This remarkable book covers the history of the notion of formal proof and more recently the notion of computers dealing in proofs. There has been controversy since Aristotle over the rationale for thinking about what it means to be a proof, but when people began to program computers to recognize and find proofs, many thought that we had gone too far.
Very interesting perspectives are described around page 208 in the chapter ‘Social Processes and Category Mistakes’.
Dijkstra says early:
Computers can be said to understand things that we can’t. Computers know the sum of one million numbers in a snap and we generally take for granted whatever the computer says. There is yet controversy over whether computers can know propositions. They can certainly record them, using our words, but to know them is to deal with relationships between propositions, such as which may be derived from which. Should we believe a proposition because the computer says that it may be derived?
Only occasionally does the book observe that checking a proof may be tedious but can be done by a simple program which is an order of magnitude smaller than either the sorts of kernels or proof finders aspired to in the heyday of formal proofs. (He addresses the issue fully on about page 290.) Faith in such results relies on belief that:
I did not believe that simple definitions of proofs could capture the essence of proof until after a few courses in logic and foundational math at Berkeley. I do believe it now. Few have direct reason to believe that such simple rules capture logic faithfully. I am not sure that all convincing mathematical arguments can be put into this form but I suspect that the desired propositions about computer programs can be. We are left with a priesthood of artisans who can vouch for and attest to such validity.
There remains the significant problem of understanding what has been proven. The proof is not much good if the proposition cannot be understood or the proposition does not bear on our needs.
There remains the real practical problem: How many mistakes do computers make, and especially how can the enemy exploit them. This question has not yet been broached in the book, as of the end of chapter 6. In Keykos we attempted to introduce some random errors to see what fraction would impact system integrity. This was an uncertain process but it seemed that only a small fraction of random transient errors led to any external effects.
Page 290:
See text following “I would believe that” here.
At the end of page 292 MacKenzie describes Boyer’s project for his incomplete project for the verifier to verify itself. This would indeed be useful but then you are left with the significant problem of understanding the specifications of the verifier being proven.
I am amazed at MacKenzie’s report of Boyer’s attitude toward proof checkers. I seems a bit like a gold prospector returning to his grub stake provider and saying “Yes there is gold out there; I left it there; no I did’t keep exact notes as to where it was; maybe I can find it again.”. This is also a bit like the quote from Dijkstra suggesting that finding a proof was to convince one’s self that something was true, rather than convincing someone else that it was true. I think that we evolved a proof notion in order to convince others. Perhaps the proof finder is supposed to have so much credibility that others are convinced by mere claim of having found a proof. I would be less impressed than the original programmer’s claim that the program was debugged.

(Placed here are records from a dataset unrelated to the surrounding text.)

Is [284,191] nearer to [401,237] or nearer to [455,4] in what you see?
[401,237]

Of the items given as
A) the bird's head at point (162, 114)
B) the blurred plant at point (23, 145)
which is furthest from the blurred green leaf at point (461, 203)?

I was not much impressed with the last chapter: Machines, Proofs and Cultures”. It examined the sociology around the problem of reliable software. I sense a duality in many of those that MacKenzie describes; bordering on dualism. If you are into dualism I would suggest that what goes on inside a computer may more properly of the world of the mind than of the physical world. It is not human; it is alien; but it is of the mind!
There is an important point that is made in several points in the book concerning the difficulty of understanding what has been proven. I fear that we will settle for proving what we can assert in some arcane language that only a few can understand. The web based research that I have done seeking the semantics of the languages used in proof technology has yielded nothing. The book is useful in providing grist for Google searches.
My biggest caution is the difficulty of understanding what has been proven. Too often someone proves an insignificant fact about a program and announces that the program has been ‘proven’. How often do you hear the question “What was proven?”? How often do you hear an answer? How often do you understand the answer? If it was that the “Program matches specifications.” what language were the specs written in? How many people understand those specs?
Anticipating a phase of formal specifications for Keykos we contemplated some of these questions. We did not come up with a completely satisfactory answers but the effort led us to find a couple of high level bugs. Sometime threat of formality improves quality. It probably slows things down too.